-- start --

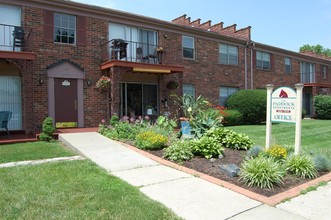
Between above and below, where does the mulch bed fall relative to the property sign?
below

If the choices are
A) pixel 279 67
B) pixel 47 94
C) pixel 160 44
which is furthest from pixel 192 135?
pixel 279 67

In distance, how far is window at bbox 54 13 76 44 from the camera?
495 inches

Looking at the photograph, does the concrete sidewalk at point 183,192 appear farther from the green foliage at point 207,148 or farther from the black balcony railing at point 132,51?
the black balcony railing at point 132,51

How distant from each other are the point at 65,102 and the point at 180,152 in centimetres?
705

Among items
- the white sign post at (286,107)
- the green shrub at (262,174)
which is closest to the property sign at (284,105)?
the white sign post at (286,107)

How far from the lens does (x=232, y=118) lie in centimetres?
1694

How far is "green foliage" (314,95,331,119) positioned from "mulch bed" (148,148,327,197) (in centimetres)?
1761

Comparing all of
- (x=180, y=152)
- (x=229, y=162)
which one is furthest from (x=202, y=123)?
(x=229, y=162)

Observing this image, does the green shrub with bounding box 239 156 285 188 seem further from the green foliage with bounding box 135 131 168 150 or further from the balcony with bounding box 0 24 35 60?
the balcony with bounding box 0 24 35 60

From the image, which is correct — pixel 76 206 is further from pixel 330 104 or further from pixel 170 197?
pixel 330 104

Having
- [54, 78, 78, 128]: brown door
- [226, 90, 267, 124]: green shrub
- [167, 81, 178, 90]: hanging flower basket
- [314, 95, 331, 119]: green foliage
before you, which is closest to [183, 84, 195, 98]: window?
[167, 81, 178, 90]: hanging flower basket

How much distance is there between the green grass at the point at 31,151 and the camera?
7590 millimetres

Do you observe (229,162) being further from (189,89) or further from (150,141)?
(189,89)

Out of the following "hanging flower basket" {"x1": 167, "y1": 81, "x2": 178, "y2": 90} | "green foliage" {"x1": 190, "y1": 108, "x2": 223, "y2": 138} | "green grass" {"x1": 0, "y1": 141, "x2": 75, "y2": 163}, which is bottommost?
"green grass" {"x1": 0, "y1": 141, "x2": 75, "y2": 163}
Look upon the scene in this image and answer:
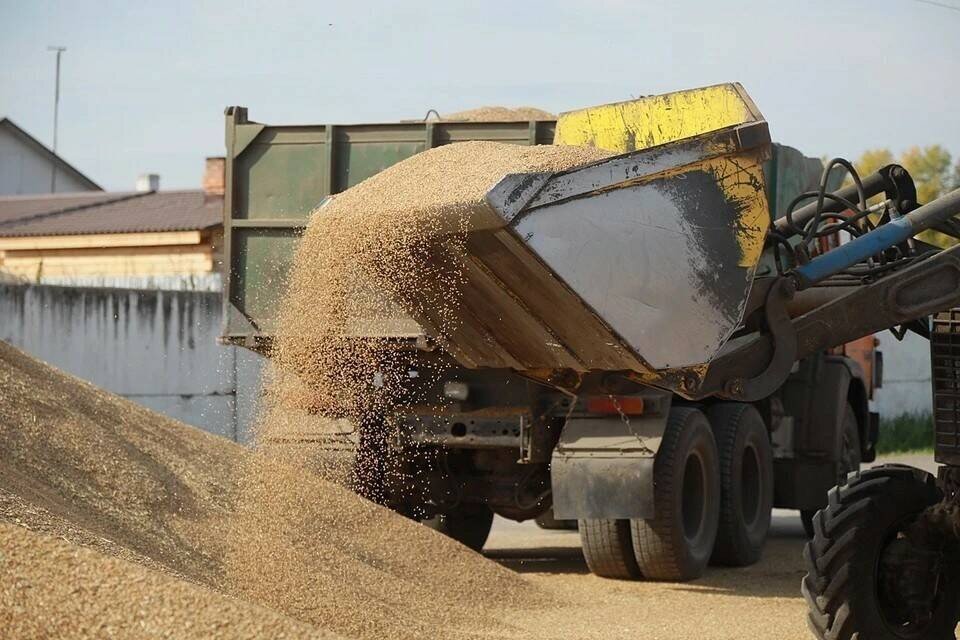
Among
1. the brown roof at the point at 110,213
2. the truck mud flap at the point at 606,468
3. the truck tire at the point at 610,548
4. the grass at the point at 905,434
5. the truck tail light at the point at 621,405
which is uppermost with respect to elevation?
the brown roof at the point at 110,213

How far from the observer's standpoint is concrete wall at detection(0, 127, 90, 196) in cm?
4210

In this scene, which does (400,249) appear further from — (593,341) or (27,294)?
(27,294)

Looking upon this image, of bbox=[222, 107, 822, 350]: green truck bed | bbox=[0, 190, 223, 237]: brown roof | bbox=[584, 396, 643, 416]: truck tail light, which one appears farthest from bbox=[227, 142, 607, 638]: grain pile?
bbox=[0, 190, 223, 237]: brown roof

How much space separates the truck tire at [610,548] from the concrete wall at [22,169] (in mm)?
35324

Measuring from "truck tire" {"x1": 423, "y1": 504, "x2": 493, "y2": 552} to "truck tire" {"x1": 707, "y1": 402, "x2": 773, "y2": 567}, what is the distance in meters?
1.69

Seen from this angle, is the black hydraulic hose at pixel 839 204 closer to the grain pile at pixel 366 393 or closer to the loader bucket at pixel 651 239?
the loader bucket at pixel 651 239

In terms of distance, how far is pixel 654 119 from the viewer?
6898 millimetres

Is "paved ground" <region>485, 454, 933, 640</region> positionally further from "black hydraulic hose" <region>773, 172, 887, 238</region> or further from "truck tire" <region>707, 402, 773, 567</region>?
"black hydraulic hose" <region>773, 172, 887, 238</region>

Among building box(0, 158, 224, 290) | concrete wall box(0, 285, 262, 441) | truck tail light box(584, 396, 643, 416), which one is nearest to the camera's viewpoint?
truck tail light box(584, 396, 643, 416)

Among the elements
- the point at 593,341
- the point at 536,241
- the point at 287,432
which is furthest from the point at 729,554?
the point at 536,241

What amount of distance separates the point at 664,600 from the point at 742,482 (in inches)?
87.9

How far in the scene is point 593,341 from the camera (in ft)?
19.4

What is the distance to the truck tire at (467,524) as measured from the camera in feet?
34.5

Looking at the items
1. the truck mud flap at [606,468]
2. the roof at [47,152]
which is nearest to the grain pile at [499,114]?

-- end --
-- start --

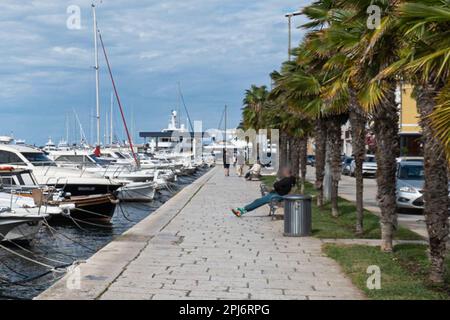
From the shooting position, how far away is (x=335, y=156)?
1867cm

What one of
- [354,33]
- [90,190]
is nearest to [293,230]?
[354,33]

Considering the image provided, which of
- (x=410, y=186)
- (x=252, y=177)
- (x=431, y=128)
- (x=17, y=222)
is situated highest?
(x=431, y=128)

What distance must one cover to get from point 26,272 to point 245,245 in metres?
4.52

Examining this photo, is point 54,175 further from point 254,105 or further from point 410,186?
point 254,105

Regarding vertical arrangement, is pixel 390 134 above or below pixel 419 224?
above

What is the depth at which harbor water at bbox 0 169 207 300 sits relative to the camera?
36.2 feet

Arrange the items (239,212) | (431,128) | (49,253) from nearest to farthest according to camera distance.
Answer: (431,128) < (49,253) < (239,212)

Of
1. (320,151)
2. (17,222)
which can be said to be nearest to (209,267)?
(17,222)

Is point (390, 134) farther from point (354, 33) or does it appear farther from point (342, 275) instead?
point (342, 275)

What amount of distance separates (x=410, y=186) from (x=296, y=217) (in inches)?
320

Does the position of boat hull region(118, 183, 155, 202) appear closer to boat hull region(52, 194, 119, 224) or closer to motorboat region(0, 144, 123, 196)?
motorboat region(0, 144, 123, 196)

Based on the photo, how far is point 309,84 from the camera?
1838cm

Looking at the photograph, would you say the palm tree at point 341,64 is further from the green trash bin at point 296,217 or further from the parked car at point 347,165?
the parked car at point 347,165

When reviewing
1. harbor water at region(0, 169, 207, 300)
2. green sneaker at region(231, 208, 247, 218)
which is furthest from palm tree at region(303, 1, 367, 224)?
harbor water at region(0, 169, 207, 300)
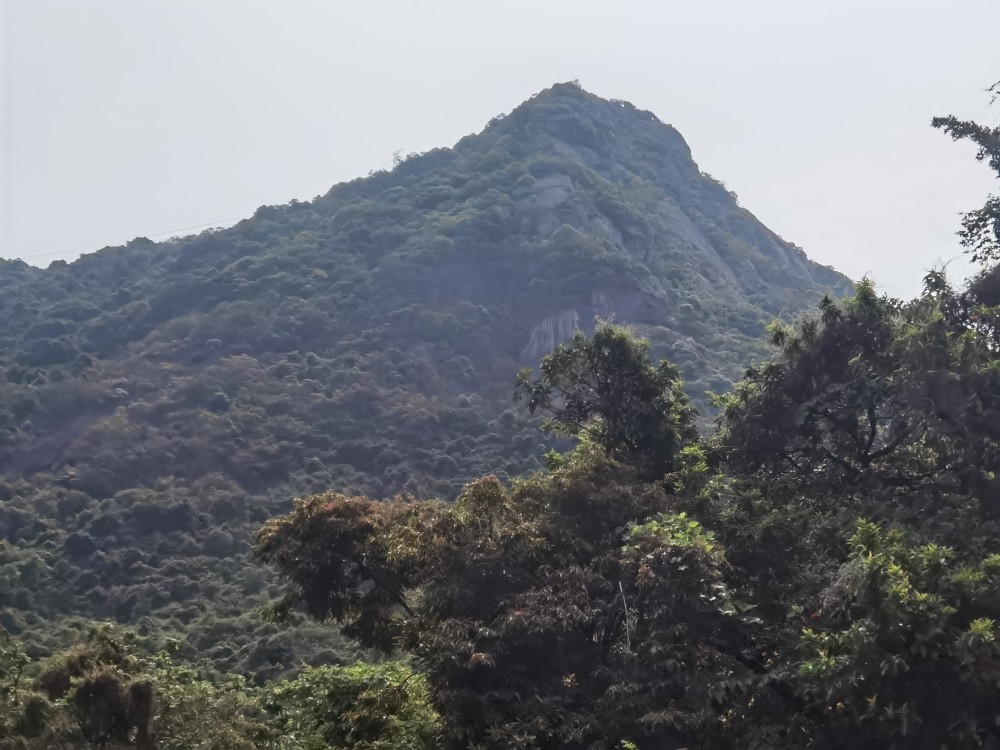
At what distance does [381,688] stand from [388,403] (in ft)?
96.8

-- end --
-- start --

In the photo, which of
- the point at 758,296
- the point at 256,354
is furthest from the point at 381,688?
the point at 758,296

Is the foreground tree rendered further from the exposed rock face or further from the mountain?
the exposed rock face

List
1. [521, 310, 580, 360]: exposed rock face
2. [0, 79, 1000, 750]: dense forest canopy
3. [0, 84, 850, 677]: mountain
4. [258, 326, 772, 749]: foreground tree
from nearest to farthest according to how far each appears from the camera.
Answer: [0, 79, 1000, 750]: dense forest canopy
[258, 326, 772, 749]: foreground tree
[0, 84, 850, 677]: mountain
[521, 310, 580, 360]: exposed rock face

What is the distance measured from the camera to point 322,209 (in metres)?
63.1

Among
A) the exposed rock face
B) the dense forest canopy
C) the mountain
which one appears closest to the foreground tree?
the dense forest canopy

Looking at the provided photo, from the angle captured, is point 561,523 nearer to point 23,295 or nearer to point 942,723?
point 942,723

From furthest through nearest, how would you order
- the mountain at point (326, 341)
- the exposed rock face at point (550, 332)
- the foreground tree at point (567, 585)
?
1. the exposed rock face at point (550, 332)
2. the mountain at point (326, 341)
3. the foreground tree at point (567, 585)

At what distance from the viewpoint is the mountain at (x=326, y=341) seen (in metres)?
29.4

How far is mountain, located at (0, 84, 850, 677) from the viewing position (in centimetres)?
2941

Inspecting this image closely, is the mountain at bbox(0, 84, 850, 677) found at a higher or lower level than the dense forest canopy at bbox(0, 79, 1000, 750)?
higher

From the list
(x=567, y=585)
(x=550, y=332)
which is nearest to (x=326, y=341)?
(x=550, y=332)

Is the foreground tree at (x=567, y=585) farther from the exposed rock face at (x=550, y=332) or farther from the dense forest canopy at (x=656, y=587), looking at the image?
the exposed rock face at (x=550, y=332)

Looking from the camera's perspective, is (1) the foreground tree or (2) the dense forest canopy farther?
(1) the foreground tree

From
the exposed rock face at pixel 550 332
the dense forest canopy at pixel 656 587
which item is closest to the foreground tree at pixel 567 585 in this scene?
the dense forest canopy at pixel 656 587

-- end --

● Work to complete
Reproduce everything from the line containing "Seen from this" down to the line containing "6898 millimetres", swapping "hydraulic hose" for "rubber hose" and leaving all else in those lines unchanged.

● Answer for the task
Seen from this angle, is the black rubber hose at pixel 839 204 closer to the grain pile at pixel 366 393 or closer to the loader bucket at pixel 651 239?
the loader bucket at pixel 651 239

In terms of distance, how far is pixel 654 119 from the viewer?
6898 millimetres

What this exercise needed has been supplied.